Jaxon Shipley

No. 16
- Position: Wide receiver

Personal information
- Born: July 17, 1992 (age 34) Temple, Texas, U.S.
- Listed height: 6 ft 0 in (1.83 m)
- Listed weight: 190 lb (86 kg)

Career information
- High school: Brownwood (Brownwood, Texas)
- College: Texas (2011–2014)
- NFL draft: 2015: undrafted

Career history
- Arizona Cardinals (2015–2016)*;
- * Offseason or practice squad member only

Awards and highlights
- Second-team All-Big 12 (2013);

= Jaxon Shipley =

American football player (born 1992)

Jaxon Shipley (born July 17, 1992) is an American former professional football wide receiver.

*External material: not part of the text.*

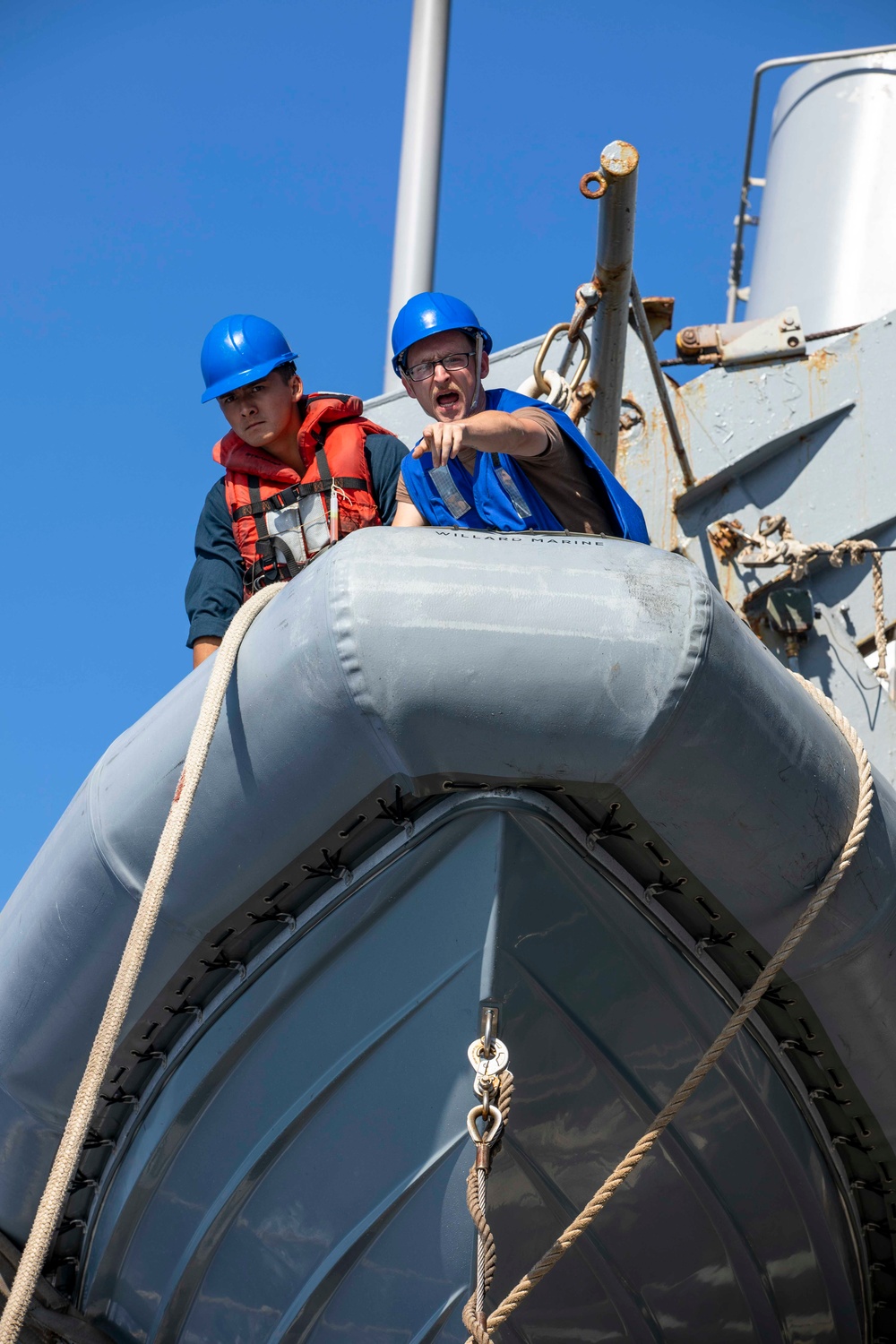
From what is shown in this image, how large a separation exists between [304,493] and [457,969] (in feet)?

He finished his college football career at the University of Texas as third all time in receptions and sixth in receiving yards. He was also a four-time All-Big 12 honorable mention. Shipley is the younger brother of former Texas and Cincinnati Bengals wide receiver Jordan Shipley.

After finishing at Texas, he was signed as an undrafted free agent in 2015. He spent the entire 2015 season on the Arizona Cardinals practice squad and when the season was over, he was signed to a futures contract in January 2016. After suffering an injury in training camp, Shipley was cut in September 2016.

==College career==
Shipley came to Texas as a known name due to the success his brother Jordan had there. Jordan was the top target of quarterback Colt McCoy and coincidentally, Shipley became a top target of McCoy's younger brother Case. Shipley had one of the best freshmen years of any Texas wide receiver finishing with the second-most receptions (44), yards (607) and touchdown catches (3) of any freshman in school history. He made the 2011 Yahoo! Sports Freshman All-America Second Team.

A standout student, he made the Big 12 Commissioner's Honor Roll five times and was a 2013 Academic All-Big 12 choice.

He was a prolific receiver for the rest of his career and was a two-time watch list member for the Biletnikoff Award (2013–14).

==Professional career==
Shipley signed with the Arizona Cardinals as an undrafted rookie free agent in 2015. Despite some good performances in preseason games, he was cut by the Cardinals but was signed to the practice squad the next day.

In 2016, he suffered an injury in training camp and dropped some passes in the first two pre-season games. On September 3, 2016, he was released by the Cardinals having just missed out on the last receiver spot.